Wikipedia:Bots/Requests for approval/HiTeCBot
- The following discussion is an archived debate. Please do not modify it. Subsequent comments should be made in a new section. The result of the discussion was Denied.
Operator: Vigsterkr
Automatic or Manually Assisted: Automated
Programming Language(s): Python Wikipediabot Framework, C++
Function Summary: Automated categorization of the articles.

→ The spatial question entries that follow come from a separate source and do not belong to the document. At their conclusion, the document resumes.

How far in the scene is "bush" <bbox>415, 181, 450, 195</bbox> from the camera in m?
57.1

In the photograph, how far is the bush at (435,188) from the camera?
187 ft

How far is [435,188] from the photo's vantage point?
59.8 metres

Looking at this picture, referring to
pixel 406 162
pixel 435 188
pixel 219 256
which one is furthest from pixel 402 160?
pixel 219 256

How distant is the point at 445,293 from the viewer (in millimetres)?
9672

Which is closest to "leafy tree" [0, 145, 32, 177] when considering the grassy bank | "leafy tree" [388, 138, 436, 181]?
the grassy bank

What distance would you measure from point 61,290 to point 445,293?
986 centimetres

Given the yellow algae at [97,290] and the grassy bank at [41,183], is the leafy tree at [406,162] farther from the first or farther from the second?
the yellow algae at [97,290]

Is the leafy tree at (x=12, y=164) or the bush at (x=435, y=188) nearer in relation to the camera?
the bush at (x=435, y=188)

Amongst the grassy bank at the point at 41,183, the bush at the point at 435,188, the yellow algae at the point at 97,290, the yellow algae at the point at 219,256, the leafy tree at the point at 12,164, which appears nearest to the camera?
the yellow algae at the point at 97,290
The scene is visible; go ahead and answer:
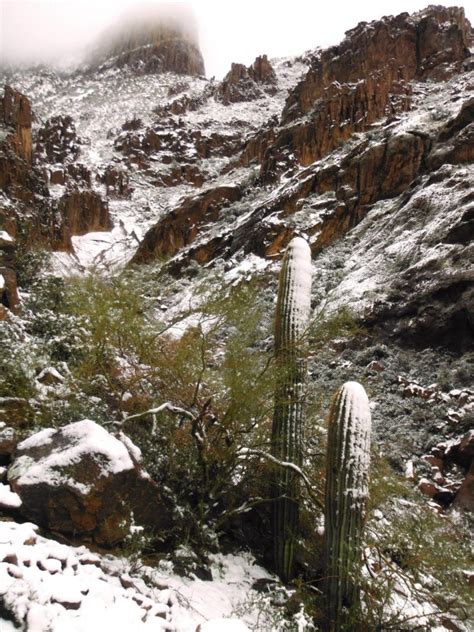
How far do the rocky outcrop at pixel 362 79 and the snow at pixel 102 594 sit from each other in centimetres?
2370

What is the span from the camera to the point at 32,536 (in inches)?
131

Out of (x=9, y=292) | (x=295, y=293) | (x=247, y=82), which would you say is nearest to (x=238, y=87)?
(x=247, y=82)

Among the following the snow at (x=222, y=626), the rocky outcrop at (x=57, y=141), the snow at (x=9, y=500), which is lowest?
the snow at (x=222, y=626)

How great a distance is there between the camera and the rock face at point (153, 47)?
79938 mm

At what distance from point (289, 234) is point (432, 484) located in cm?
1195

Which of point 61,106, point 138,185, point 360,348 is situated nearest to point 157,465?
point 360,348

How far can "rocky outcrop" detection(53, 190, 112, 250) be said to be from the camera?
38.3m

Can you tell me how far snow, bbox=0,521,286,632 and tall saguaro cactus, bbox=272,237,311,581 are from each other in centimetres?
65

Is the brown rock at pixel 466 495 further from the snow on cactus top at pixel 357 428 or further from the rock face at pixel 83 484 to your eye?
the rock face at pixel 83 484

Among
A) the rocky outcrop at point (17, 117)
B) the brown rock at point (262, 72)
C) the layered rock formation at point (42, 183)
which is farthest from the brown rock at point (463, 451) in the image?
the brown rock at point (262, 72)

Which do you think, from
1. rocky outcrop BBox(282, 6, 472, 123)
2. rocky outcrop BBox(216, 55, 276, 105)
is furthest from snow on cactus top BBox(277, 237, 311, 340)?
rocky outcrop BBox(216, 55, 276, 105)

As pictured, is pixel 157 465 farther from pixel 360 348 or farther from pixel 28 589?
pixel 360 348

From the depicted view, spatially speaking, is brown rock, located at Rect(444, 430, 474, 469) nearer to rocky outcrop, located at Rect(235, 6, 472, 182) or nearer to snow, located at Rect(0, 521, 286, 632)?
snow, located at Rect(0, 521, 286, 632)

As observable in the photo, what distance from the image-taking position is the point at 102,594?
3090 mm
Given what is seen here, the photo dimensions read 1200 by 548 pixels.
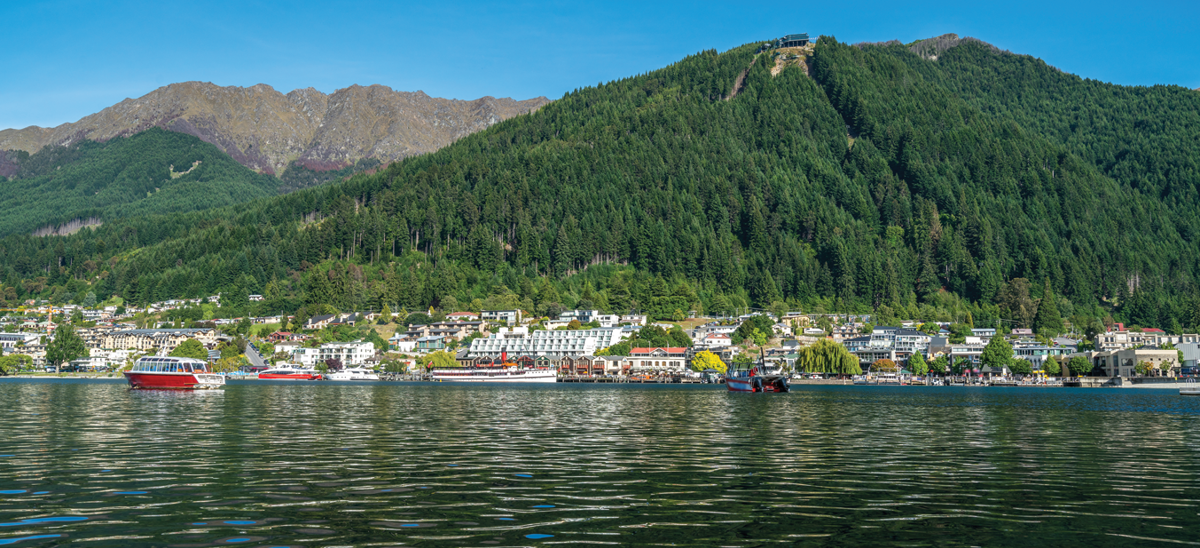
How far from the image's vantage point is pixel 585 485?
85.5 ft

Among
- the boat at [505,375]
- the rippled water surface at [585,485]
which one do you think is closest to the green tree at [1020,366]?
the boat at [505,375]

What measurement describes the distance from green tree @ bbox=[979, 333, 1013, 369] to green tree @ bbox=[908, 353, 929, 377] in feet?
39.6

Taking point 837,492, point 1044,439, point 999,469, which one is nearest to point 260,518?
point 837,492

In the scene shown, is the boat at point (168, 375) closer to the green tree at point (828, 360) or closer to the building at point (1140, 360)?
the green tree at point (828, 360)

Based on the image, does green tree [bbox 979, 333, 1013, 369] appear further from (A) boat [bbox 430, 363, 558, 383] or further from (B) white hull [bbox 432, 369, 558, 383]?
(B) white hull [bbox 432, 369, 558, 383]

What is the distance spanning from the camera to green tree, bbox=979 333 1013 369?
19462 cm

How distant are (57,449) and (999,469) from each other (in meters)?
34.2

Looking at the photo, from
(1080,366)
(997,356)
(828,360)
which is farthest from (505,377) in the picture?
(1080,366)

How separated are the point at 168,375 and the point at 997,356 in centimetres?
16015

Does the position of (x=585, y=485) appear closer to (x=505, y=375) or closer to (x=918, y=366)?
(x=505, y=375)

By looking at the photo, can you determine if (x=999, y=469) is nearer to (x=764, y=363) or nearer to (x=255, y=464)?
(x=255, y=464)

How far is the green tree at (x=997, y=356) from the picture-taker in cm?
19462

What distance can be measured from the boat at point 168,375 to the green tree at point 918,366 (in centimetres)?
14361

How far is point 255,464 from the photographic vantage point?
30547 mm
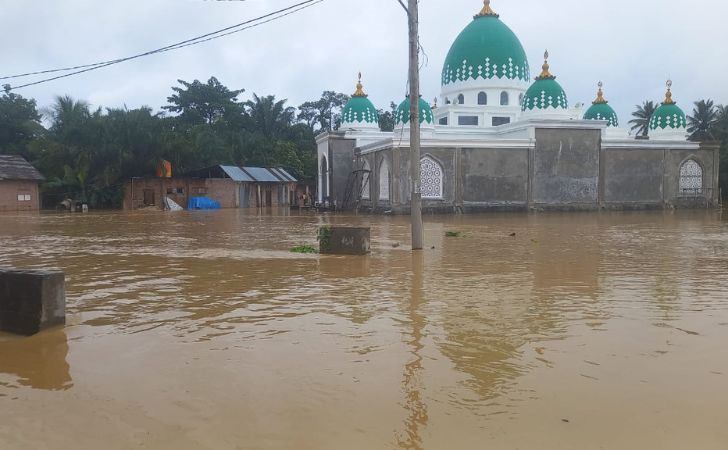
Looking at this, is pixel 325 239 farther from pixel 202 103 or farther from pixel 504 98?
pixel 202 103

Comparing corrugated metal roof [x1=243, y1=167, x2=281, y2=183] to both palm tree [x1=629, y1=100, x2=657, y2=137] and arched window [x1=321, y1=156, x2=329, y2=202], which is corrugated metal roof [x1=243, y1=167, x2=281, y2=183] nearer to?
arched window [x1=321, y1=156, x2=329, y2=202]

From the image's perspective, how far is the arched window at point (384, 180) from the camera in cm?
3291

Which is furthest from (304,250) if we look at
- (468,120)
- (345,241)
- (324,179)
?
(324,179)

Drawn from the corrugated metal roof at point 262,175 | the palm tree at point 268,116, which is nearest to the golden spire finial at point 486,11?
the corrugated metal roof at point 262,175

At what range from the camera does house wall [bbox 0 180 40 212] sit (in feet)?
131

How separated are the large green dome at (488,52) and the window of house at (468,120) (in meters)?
2.39

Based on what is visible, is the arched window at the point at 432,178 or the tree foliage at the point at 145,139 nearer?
the arched window at the point at 432,178

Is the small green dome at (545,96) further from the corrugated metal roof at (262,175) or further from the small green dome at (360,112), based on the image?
the corrugated metal roof at (262,175)

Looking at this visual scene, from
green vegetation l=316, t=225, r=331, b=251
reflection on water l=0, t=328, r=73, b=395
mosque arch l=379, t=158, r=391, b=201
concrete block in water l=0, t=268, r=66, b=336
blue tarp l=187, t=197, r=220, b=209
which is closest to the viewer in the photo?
reflection on water l=0, t=328, r=73, b=395

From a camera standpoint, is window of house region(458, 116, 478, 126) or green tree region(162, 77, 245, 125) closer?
window of house region(458, 116, 478, 126)

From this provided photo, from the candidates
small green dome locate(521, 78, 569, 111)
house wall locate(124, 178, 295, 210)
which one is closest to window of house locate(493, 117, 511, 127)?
small green dome locate(521, 78, 569, 111)

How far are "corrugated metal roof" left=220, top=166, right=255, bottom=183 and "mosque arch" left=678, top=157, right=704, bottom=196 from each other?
28387 mm

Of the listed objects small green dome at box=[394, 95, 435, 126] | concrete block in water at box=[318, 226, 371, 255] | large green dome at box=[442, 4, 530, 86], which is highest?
large green dome at box=[442, 4, 530, 86]

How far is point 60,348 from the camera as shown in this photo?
5234 millimetres
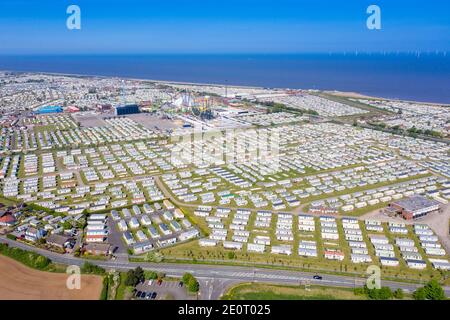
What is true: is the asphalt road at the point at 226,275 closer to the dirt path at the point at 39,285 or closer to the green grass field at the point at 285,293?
the green grass field at the point at 285,293

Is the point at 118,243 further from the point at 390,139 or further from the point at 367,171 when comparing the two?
the point at 390,139

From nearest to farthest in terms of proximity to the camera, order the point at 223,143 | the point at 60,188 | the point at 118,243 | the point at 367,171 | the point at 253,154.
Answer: the point at 118,243
the point at 60,188
the point at 367,171
the point at 253,154
the point at 223,143

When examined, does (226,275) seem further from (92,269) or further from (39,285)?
(39,285)

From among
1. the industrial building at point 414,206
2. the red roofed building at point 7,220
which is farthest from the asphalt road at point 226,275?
the industrial building at point 414,206

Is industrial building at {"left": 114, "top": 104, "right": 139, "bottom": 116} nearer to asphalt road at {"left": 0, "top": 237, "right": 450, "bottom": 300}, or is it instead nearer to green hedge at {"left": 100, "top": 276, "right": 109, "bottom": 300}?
asphalt road at {"left": 0, "top": 237, "right": 450, "bottom": 300}

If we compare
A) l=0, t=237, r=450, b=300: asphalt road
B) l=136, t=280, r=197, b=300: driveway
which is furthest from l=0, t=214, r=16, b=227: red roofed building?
l=136, t=280, r=197, b=300: driveway

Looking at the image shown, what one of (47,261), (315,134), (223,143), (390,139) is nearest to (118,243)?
(47,261)

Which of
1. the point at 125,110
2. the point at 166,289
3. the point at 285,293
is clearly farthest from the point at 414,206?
the point at 125,110
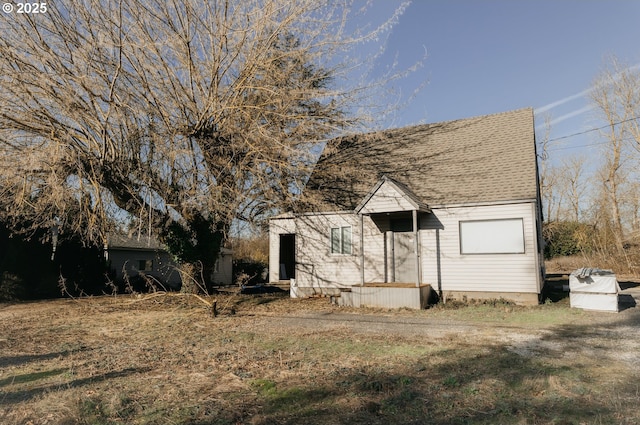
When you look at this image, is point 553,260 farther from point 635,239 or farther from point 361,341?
point 361,341

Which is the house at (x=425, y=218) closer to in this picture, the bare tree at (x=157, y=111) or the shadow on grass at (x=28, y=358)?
the bare tree at (x=157, y=111)

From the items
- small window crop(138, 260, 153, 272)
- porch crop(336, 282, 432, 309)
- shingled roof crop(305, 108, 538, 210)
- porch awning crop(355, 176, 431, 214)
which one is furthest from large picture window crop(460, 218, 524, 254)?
small window crop(138, 260, 153, 272)

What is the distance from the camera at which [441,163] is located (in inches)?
587

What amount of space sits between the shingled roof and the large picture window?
72cm

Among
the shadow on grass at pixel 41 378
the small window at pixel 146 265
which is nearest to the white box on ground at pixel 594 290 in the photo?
the shadow on grass at pixel 41 378

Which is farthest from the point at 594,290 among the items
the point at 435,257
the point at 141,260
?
the point at 141,260

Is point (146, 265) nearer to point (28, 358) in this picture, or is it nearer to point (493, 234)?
point (28, 358)

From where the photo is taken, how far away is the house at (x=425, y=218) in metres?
12.3

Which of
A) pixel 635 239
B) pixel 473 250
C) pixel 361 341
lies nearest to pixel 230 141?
pixel 361 341

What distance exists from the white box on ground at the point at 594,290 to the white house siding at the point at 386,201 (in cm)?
490

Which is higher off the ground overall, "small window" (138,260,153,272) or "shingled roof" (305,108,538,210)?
"shingled roof" (305,108,538,210)

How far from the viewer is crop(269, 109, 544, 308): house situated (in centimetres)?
1230

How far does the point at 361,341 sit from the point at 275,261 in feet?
42.8

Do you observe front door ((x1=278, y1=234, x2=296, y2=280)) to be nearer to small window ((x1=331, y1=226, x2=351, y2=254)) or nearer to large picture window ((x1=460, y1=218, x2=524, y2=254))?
small window ((x1=331, y1=226, x2=351, y2=254))
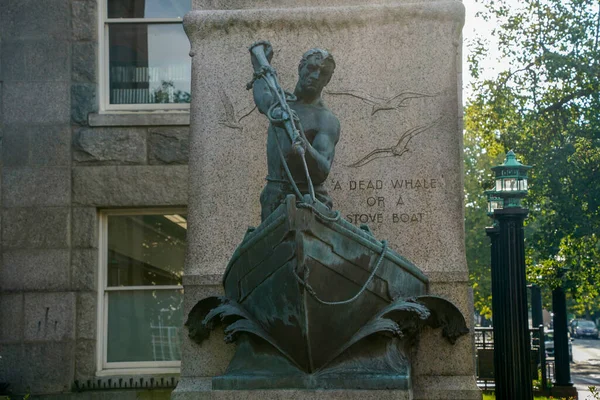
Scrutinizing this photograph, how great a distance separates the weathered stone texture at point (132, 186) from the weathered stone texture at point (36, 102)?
82cm

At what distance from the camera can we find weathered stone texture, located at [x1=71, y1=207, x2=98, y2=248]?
42.5 ft

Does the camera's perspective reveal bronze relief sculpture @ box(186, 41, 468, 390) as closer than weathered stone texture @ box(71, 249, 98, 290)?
Yes

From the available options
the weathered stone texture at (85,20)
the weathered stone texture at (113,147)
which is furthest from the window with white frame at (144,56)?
the weathered stone texture at (113,147)

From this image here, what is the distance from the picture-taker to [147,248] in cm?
1326

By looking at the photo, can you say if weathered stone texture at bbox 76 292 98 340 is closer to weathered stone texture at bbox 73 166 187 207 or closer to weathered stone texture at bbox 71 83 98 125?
weathered stone texture at bbox 73 166 187 207

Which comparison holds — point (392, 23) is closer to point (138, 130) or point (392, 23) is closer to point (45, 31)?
point (138, 130)

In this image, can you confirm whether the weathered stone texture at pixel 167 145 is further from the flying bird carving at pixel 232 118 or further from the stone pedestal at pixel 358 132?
the flying bird carving at pixel 232 118

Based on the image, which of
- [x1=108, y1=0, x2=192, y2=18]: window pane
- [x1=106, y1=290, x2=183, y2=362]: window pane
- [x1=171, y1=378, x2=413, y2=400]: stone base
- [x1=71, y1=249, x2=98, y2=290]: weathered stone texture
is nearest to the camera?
[x1=171, y1=378, x2=413, y2=400]: stone base

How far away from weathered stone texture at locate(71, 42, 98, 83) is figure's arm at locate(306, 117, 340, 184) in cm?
584

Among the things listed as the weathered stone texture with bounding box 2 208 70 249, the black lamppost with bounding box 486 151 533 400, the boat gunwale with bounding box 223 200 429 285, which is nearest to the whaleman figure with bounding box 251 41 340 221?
the boat gunwale with bounding box 223 200 429 285

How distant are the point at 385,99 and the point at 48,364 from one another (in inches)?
230

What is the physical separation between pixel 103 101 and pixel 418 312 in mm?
6621

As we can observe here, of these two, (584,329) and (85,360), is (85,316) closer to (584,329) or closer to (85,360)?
(85,360)

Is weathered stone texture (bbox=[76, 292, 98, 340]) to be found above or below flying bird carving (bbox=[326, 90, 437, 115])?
below
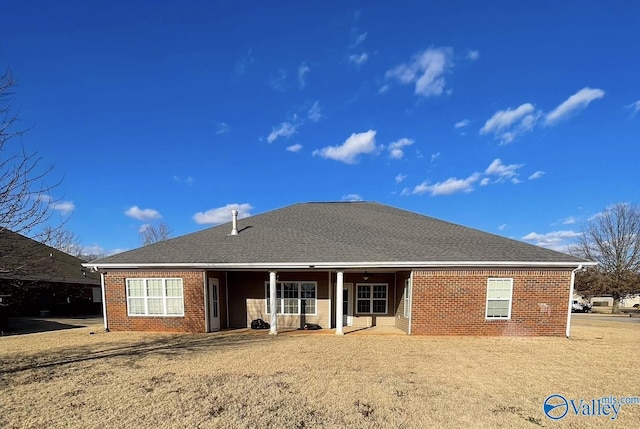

Edit period(s) (e.g. Continuous, daily, one time run): edit is not required
Edit rate requested: -
Already has a bot flag (Y/N): N
Function Details: As part of an on-going research at my university we would like to apply our hierarchical text categorizer (HiTeC, see: http://categorizer.tmit.bme.hu/) for wikipedia. This would require that we could retrive the whole category structure of wikipedia (currently just the english version) and store it in our own format and retrive a given number of articles that we could use as training dataset for HiTeC. As a result we could provide an automated categorization for new and currently uncategorized articles. Probably we could give more relevant results on a simple search query than an index based search engine - this is to be verified after applying HiTeC to wikipedia (see the requirements above).
Discussion
[edit]Do you know about database dumps? This will give you access to all of wikipedia without clogging the server up retrieving all the information you want. :: maelgwn - talk 01:28, 18 October 2007 (UTC)[reply]
- If its not editing, and therefore not needing to get data at runtime... This BRFA isnt needed... And may aswell be denied..? Reedy Boy
- I would say so... unfortunately i didn't know that database dumps exists, before i've made the request... sorry Vigsterkr
- No problem. =) Denied. Reedy Boy 09:21, 19 October 2007 (UTC)[reply]
- I would say so... unfortunately i didn't know that database dumps exists, before i've made the request... sorry Vigsterkr
- The above discussion is preserved as an archive of the debate. Please do not modify it. Subsequent comments should be made in a new section.